Hematology and Oncology
- Elucidation of molecular mechanisms involved in the maintenance and regulation of lymphocyte production
- Elucidation of molecular mechanisms controlling self-renewal and differentiation of hematopoietic stem cells, and the pathology of aging and tumorigenesis
- Functional analysis of Anamorsin in relation to the control of cell death and its role in various blood diseases
- Elucidation of the pathology of paroxysmal nocturnal hemoglobinuria and development of novel therapeutic treatments
- Analysis of molecular mechanisms involved in functional regulation of platelets and the elucidation of the pathology of platelet function disorders
Global development based on comprehensive basic reserch and clinical medicine with the use of advanced medical treatments
The Laboratory of Hematology and Oncology is developing cutting-edge clinical treatments and conducting a wide range of research activities for the advancement of hematology
1) Lymphocyte Research Group
Bone marrow stromal cells secrete various cytokines and express different adhesion molecules and extracellular matrix proteins on the cell surface, by which signal lymphocyte precursor cells differentiate and proliferate, and in addition regulate bone marrow colonization or migration associated with differentiation. It is believed that the disruption of the lymphocyte regulatory mechanism by bone marrow stromal cells is one of the factors contributing towards immunodeficiency diseases and autoimmune diseases. Based on this hypothesis we have identified a number of lymphocyte regulatory elements originated from bone marrow stromal cells and are currently conducting functional analysis of these molecules.

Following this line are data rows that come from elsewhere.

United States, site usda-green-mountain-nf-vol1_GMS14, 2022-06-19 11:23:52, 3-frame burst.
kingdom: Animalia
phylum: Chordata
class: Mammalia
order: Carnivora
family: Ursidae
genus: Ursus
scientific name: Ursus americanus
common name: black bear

2) Hematopoietic Stem Cell Research Group
Hematopoietic stem cells have the ability to self-replicate and act as a source of blood supply throughout their lifespan. In clinical treatment, they play an important role in transplantation therapy or the treatment of intractable blood diseases. Current work focuses on the culturing of hematopoietic stem cells in vitro for use in transplantation therapy and regenerative medicine, and the analysis of their physiological properties with the aim of developing new treatments by manipulating these cells to target specific intractable blood diseases.
3) Anamorsin Research Group
Anamorsin is a novel molecule discovered by the laboratory and is derived from tumor cells resistant to the induction of cell death. Studies revealed the important role of Anamorsin in the development, proliferation and differentiation of blood cells, as genetically modified mice lacking Anamorsin suffer from embryonic mortality due to prominent dyshemopoietic anemia. Current work focuses on the identification of proteins involved in the functioning of Anamorsin and to precisely analyze their mode of action at the molecular level.
4) Erythrocyte Research Group
Paroxysmal nocturnal hemoglobinuria is a disease caused by hematopoietic stem cells with abnormality in the GPI-anchored protein. In collaboration with the Konishita Laboratory at the Research Institute of Microbial Diseases, it is discovered that the defect in GPI-anchored protein is due to somatic mutation of PIGA (phospatidylinositol glycan class A) gene, which is involved in the initial step of GPI synthesis. Current work focuses on understanding the mechanism of clonal expansion of abnormal stem cells resulting from PIGA mutation in collaboration. Work is also underway on the development of new treatments for paroxysmal nocturnal hemoglobinuria and the analysis of refractory cases.
5) Platelet Study Group
Through extensive analysis of disorders exhibiting abnormalities in platelet function, the molecular mechanism of platelet activation has been revealed. Moreover, by investigating the pathogenesis of idiopathic thrombocytopenic purpura, GPIIb-IIIa found on platelets was identified as the target of endogenous immune response leading to premature platelet destruction. Development of new diagnosis methods and novel treatments for platelet disorders via the activation of platelet growth factor receptors are also underway.